Text section:
================================
If It’s True in All Possible Worlds, Why Do We Need a Lab to Find It?

A Gold Ring and an Unbreakable Fact

You are holding a gold ring. It is heavy, smooth, and warm. If you could travel to another universe where trees are purple and rivers flow uphill, would this ring still be gold? Most people say yes. Being gold isn’t about colour or weight; it’s about having 79 protons in each atom. A substance with 78 protons would be platinum, and one with 80 would be mercury. The statement Gold has atomic number 79 is necessary—it is true in every possible world, no matter how different that world is.

Philosophers describe a possible world as a complete way things could have been. A truth is necessary if it holds in all possible worlds, possible if it holds in at least some, and contingent if it holds in some but not all.

But here is the puzzle. You cannot sit in a dark room, shut your eyes, and figure out that gold has 79 protons. You need to run experiments, build a lab, and measure. That means the truth is a posteriori—something you can only know through experience. A truth you could reach by pure reasoning, without checking the world, would be a priori. So we have a necessary truth that is not a priori. Philosophers call this a necessary a posteriori truth.

The Zipper Inventor Who Didn’t Have to Invent

Now try a different trick. Suppose you decide to give a name to the actual inventor of the zipper. You do not know who this person is, but you know someone invented it. Call that person Julius. Now you announce:

If Julius exists, then Julius invented the zipper.

Do you need to do any research to know this? It seems not. You defined Julius that way. You can be certain just by understanding the definition. That makes the claim a priori.

But is it necessary? Could Julius have been a baker instead? Sure. The actual person who invented the zipper—say, Whitcomb Judson—might have chosen a completely different life. In some possible worlds, that very same person never invents anything. So the statement is true because of how we fixed the name, but it could have been false. It is a contingent a priori truth. This example comes from the philosopher Gareth Evans (1946–1980).

Kripke’s Big Shake-Up

For a long time, many philosophers thought that the a priori truths and the necessary truths were exactly the same set. If you could know something without looking, it had to be true in every possible world; if something was necessary, you could know it by reason alone. It was a neat, elegant picture.

Then Saul Kripke (1940–2022) and Hilary Putnam (1926–2016) shook that picture. Kripke noticed that ordinary names like “gold,” “water,” and “Mark Twain” work like rigid hooks. A rigid designator picks out the very same thing in every possible world. “Mark Twain” always refers to Samuel Clemens, even in worlds where he never writes a book. Likewise, “gold” always points to the element with atomic number 79, no matter what it looks like elsewhere.
================================
Data:
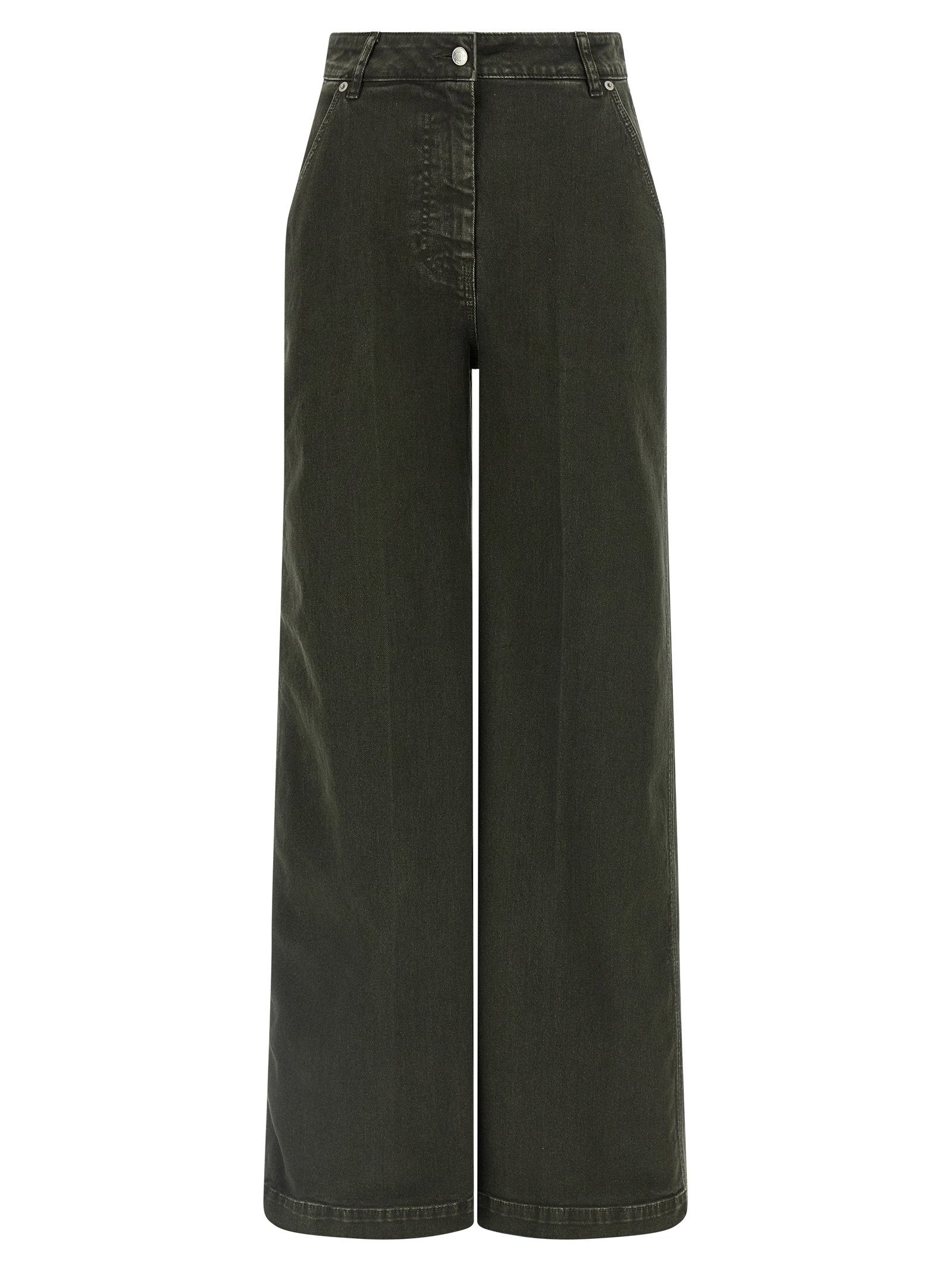 Nude Garment-Dyed Cotton Wide-Leg Jeans — Olive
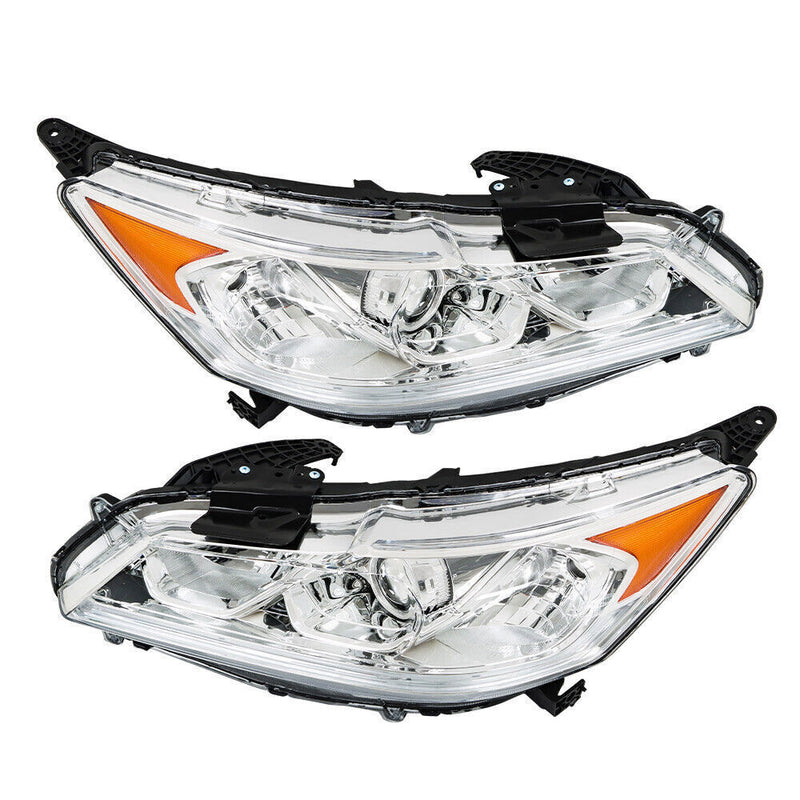 DURAFORCE Left+Right Headlights For 2016 2017 Honda Accord Sedan 4Dr W/DRL Halogen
================================
Work order A: Translate this sentence from the passage on necessary truths into Spanish: "A rigid designator picks out the very same thing in every possible world."
Work order B: According to the passage on necessary truths, which philosopher is the source of the example about Julius and the zipper?
You can set the data aside; none of it is needed.

Written answer A: Un designador rígido selecciona exactamente la misma cosa en todos los mundos posibles.

Written answer B: Gareth Evans (1946–1980).